Date Available

5-10-2013

Year of Publication

2011

Degree Name

Doctor of Philosophy (PhD)

Document Type

Dissertation

College

Arts and Sciences

Department

Physics and Astronomy

First Advisor

Dr. Sumit R. Das

Abstract

This thesis is devoted to the study of two important applications of gauge-gravity duality: the cosmological singularity problem and conformal fluid dynamics. Gauge-gravity duality is a concrete dual relationship between a gauge theory (such as electromagnetism, the theories of weak and strong interactions), and a theory of strings which contains gravity. The most concrete application of this duality is the AdS/CFT correspondence, where the theory containing gravity lives in the bulk of an asymptotically anti-de-Sitter space-time, while the dual gauge theory is a deformation of a conformal field theory which lives on the boundary of anti-de-Sitter space-time(AdS).

Our first application of gauge-gravity duality is to the cosmological singularity problem in string gravity. A cosmological singularity is defined as a spacelike region of space-time which is highly curved so that Einstein’s gravity theory can be no longer applied. In our setup the bulk space-time has low curvature in the far past and the physics is well described by supergravity (which is an extension of standard Einstein gravity). The cosmological singularity is driven by a time dependent string coupling in the bulk theory. The rate of change of the coupling is slow, but the net change of the coupling can be large. The dual description of this is a time dependent coupling of the boundary gauge theory. The coupling has a profile which is a constant in the far past and future and attains a small but finite value at intermediate times. We construct the supergravity solution, with the initial condition that the bulk space-time is pure AdS in the far past and show that the solution remains smooth in a derivative expansion without formation of black holes. However when the intermediate value of the string coupling becomes weak enough, space-time becomes highly curved and the supergravity approximation breaks down, mimicking a spacelike singularity. The resulting dynamics is analyzed in the dual gauge theory with a time dependent coupling constant which varies slowly. We develop an appropriate adiabatic expansion in the gauge theory in terms of coherent states and show that the time evolution continues to be smooth. We cannot, however, arrive at a definitive conclusion about the fate of the system at very late times when the coupling has again risen and supergravity again applies. One possibility is that the energy which has been supplied to the universe is simply extracted out and the space-time goes back to its initial state. This could provide a model for a bouncing cosmology. A second possibility is that dissipation leads to a thermal state at late time. If this possibility holds, we show that such a thermal state will be described either by a gas of strings or by a small black hole, but not by a big black hole. This means that in either case, the future space-time is close to AdS.

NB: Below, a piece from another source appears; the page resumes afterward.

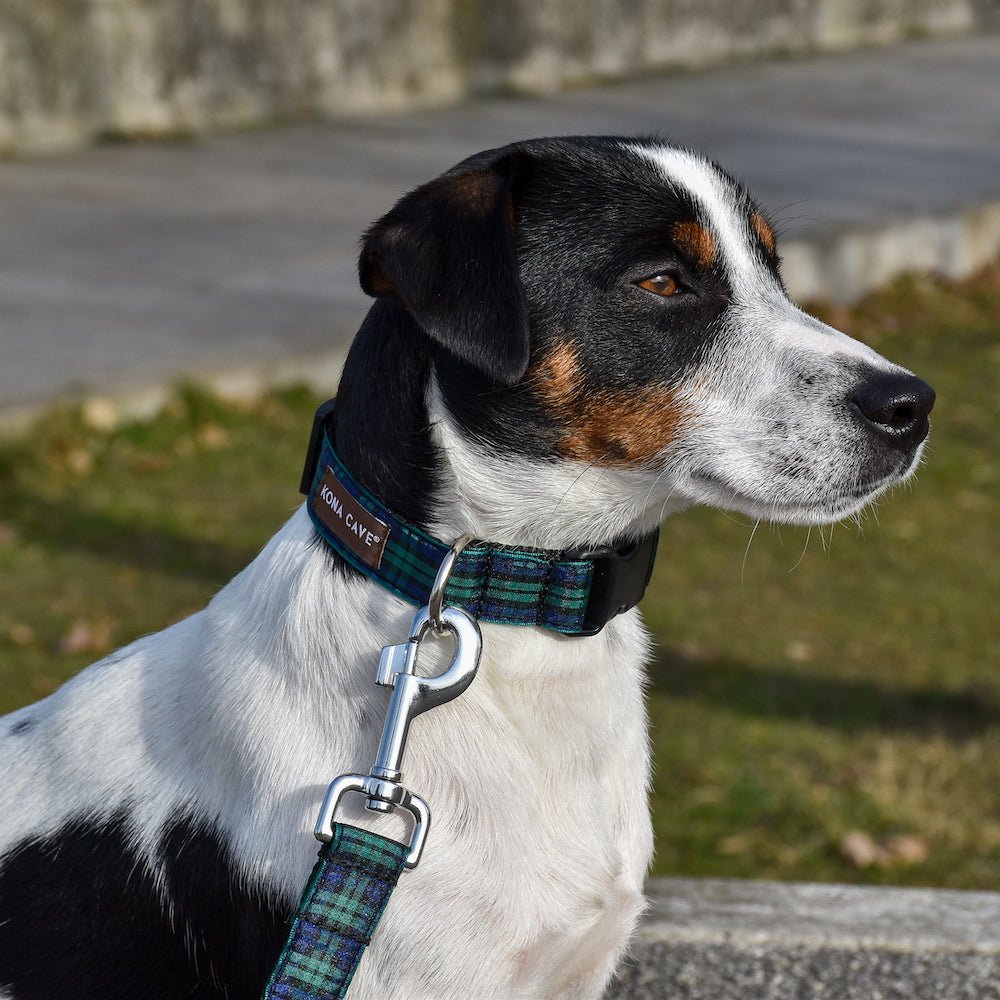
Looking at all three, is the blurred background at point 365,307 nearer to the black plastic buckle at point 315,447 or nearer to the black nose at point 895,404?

We then apply gauge-gravity duality to conformal fluid dynamics. The long wavelength behavior of any strongly coupled system with a finite mean free path is described by an appropriate fluid dynamics. The bulk dual of a fluid flow in the boundary theory is a black hole with a slowly varying horizon. In this work we consider certain fluid flows which become supersonic in some regions. It is well known that such flows present acoustic analogs of ergoregions and horizons, where acoustic waves cannot propagate in certain directions. Such acoustic horizons are expected to exhibit thermal radiation of acoustic waves with temperature essentially given by the gradient of the velocity at the acoustic horizon. We find acoustic analogs of black holes in charged conformal fluids and use gauge-gravity duality to construct dual gravity solutions. A certain class of gravitational quasinormal wave modes around these gravitational backgrounds perceives a horizon. Upon quantization, this implies that these gravitational modes should have a thermal spectrum.

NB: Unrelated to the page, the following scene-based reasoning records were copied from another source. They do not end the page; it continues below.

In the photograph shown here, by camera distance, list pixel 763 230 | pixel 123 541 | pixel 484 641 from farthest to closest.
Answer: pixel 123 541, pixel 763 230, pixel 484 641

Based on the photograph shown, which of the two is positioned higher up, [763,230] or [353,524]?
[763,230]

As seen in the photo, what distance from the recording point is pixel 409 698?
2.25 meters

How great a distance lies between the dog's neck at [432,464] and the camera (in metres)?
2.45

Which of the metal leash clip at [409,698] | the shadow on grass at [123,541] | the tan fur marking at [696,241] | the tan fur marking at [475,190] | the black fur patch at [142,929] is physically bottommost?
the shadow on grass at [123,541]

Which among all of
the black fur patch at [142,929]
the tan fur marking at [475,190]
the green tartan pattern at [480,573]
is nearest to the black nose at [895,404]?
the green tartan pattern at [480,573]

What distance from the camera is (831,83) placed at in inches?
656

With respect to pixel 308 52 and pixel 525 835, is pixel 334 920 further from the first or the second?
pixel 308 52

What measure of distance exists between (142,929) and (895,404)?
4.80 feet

The final issue that we study is fluid-gravity duality at zero temperature. The usual way of constructing gravity duals of fluid flows is by means of a small derivative expansion, in which the derivatives are much smaller than the temperature of the background black hole. Recently, it has been reported that for charged fluids, this procedure breaks down in the zero temperature limit. More precisely, corrections to the small derivative expansion in the dual gravity of charged fluid at zero temperature have singularities at the black hole horizon. In this case, fluid-gravity duality is not understood precisely. We explore this problem for a zero temperature charged fluid driven by a low frequency, small amplitude and spatially homogeneous external force. In the gravity dual, this force corresponds to a time dependent boundary value of the dilaton field. We calculate the bulk solution for the dilaton and the leading backreaction using a modified low frequency expansion. The resulting solutions are regular everywhere, establishing fluid-gravity duality to this order.